Everything else in our training pipeline would remain the same thanks to multiple dispatch.

Furthermore, let's say that we would like to use a different flavor for our variational autoencoder. In particular the `InfoVAE`

(also known as `MMD-VAE`

) includes extra terms in the loss function to maximize mutual information between the latent space and the input data.
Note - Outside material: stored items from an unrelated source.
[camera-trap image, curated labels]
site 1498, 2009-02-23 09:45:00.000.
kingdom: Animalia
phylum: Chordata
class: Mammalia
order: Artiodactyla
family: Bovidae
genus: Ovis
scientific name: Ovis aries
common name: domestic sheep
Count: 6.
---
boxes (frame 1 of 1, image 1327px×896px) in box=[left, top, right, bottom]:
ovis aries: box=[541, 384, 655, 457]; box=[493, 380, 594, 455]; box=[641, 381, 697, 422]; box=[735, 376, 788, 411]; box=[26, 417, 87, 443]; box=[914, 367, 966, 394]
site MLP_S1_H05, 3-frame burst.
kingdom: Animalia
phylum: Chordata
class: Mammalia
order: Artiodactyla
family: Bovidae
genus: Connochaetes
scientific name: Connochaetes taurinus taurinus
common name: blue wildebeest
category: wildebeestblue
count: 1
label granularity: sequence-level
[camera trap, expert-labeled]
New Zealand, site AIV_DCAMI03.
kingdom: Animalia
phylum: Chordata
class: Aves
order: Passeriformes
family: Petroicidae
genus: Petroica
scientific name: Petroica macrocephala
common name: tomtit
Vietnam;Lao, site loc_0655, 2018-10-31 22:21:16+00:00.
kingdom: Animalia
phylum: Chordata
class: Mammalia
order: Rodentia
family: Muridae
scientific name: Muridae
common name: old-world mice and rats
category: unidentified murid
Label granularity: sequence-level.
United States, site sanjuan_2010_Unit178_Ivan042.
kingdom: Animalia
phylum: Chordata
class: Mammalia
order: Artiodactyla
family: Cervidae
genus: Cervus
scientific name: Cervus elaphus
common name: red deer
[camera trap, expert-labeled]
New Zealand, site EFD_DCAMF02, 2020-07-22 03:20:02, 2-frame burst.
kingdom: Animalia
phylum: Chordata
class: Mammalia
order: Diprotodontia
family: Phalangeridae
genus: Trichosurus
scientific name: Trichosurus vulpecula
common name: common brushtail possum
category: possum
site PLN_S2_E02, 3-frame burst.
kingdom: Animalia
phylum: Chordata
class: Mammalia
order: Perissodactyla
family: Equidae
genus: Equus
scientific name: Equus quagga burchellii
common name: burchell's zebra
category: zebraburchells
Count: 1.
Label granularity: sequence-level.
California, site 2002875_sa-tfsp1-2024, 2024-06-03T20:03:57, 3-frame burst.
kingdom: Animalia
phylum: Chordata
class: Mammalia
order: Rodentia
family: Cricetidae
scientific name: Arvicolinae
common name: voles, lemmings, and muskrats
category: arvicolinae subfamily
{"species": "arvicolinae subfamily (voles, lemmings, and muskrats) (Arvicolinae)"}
We can easily take our `vae`

model and convert it into a `MMDVAE`

-type object from the `MMDVAEs`

submodule as follows:

`mmdvae = AutoEncoderToolkit.MMDVAEs.MMDVAE(vae)`

This is the power of `AutoEncoderToolkit.jl`

and Julia's multiple dispatch!

## Implemented Autoencoders

model | module | description |
---|---|---|

Autoencoder | `AEs` | Vanilla deterministic autoencoder |

Variational Autoencoder | `VAEs` | Vanilla variational autoencoder |

β-VAE | `VAEs` | beta-VAE to weigh the reconstruction vs. KL divergence in ELBO |

MMD-VAEs | `MMDs` | Maximum-Mean Discrepancy Variational Autoencoders |

InfoMax-VAEs | `InfoMaxVAEs` | Information Maximization Variational Autoencoders |

Hamiltonian VAE | `HVAEs` | Hamiltonian Variational Autoencoders |

Riemannian Hamiltonian-VAE | `RHVAEs` | Riemannian-Hamiltonian Variational Autoencoder |

If you are interested in contributing to the package to add a new model, please check the GitHub repository. We are always looking to expand the list of available models. And `AutoEncoderToolkit.jl`

's structure should make it relatively easy.

## GPU support

`AutoEncoderToolkit.jl`

supports GPU training out of the box for `CUDA.jl`

-compatible GPUs. The `CUDA`

functionality is provided as an extension. Therefore, to train a model on the GPU, simply import `CUDA`

into the current environment, then move the model and data to the GPU. The rest of the training pipeline remains the same.